In full and without alteration, write out the records.
*** Data extract ***
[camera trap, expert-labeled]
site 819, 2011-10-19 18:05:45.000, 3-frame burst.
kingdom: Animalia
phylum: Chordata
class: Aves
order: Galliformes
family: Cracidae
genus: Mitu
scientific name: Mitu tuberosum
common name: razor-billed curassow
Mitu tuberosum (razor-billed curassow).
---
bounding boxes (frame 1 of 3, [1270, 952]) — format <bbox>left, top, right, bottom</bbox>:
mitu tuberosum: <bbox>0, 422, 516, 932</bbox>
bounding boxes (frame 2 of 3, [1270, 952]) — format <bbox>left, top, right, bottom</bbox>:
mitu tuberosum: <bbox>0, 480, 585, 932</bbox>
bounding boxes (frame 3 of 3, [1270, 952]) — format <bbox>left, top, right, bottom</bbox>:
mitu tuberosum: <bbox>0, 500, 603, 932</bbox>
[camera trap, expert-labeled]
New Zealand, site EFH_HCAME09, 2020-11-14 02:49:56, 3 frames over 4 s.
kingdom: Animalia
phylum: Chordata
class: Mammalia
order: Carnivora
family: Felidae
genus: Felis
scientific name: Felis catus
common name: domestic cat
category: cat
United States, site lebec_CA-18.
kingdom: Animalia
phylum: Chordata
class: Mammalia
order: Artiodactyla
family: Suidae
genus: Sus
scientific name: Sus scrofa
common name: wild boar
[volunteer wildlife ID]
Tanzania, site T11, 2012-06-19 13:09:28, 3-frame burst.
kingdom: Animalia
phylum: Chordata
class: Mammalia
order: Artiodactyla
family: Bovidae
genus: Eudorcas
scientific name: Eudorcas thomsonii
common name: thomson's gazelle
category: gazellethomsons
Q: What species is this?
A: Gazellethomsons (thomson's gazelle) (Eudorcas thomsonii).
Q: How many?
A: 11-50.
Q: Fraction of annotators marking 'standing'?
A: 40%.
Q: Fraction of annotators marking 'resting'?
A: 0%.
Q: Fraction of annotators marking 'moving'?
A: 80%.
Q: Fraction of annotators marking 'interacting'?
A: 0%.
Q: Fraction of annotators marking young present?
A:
***
#### Output:
[camera trap, expert-labeled]
site 819, 2011-10-19 18:05:45.000, 3-frame burst.
kingdom: Animalia
phylum: Chordata
class: Aves
order: Galliformes
family: Cracidae
genus: Mitu
scientific name: Mitu tuberosum
common name: razor-billed curassow
Mitu tuberosum (razor-billed curassow).
---
bounding boxes (frame 1 of 3, [1270, 952]) — format <bbox>left, top, right, bottom</bbox>:
mitu tuberosum: <bbox>0, 422, 516, 932</bbox>
bounding boxes (frame 2 of 3, [1270, 952]) — format <bbox>left, top, right, bottom</bbox>:
mitu tuberosum: <bbox>0, 480, 585, 932</bbox>
bounding boxes (frame 3 of 3, [1270, 952]) — format <bbox>left, top, right, bottom</bbox>:
mitu tuberosum: <bbox>0, 500, 603, 932</bbox>
[camera trap, expert-labeled]
New Zealand, site EFH_HCAME09, 2020-11-14 02:49:56, 3 frames over 4 s.
kingdom: Animalia
phylum: Chordata
class: Mammalia
order: Carnivora
family: Felidae
genus: Felis
scientific name: Felis catus
common name: domestic cat
category: cat
United States, site lebec_CA-18.
kingdom: Animalia
phylum: Chordata
class: Mammalia
order: Artiodactyla
family: Suidae
genus: Sus
scientific name: Sus scrofa
common name: wild boar
[volunteer wildlife ID]
Tanzania, site T11, 2012-06-19 13:09:28, 3-frame burst.
kingdom: Animalia
phylum: Chordata
class: Mammalia
order: Artiodactyla
family: Bovidae
genus: Eudorcas
scientific name: Eudorcas thomsonii
common name: thomson's gazelle
category: gazellethomsons
Q: What species is this?
A: Gazellethomsons (thomson's gazelle) (Eudorcas thomsonii).
Q: How many?
A: 11-50.
Q: Fraction of annotators marking 'standing'?
A: 40%.
Q: Fraction of annotators marking 'resting'?
A: 0%.
Q: Fraction of annotators marking 'moving'?
A: 80%.
Q: Fraction of annotators marking 'interacting'?
A: 0%.
Q: Fraction of annotators marking young present?
A:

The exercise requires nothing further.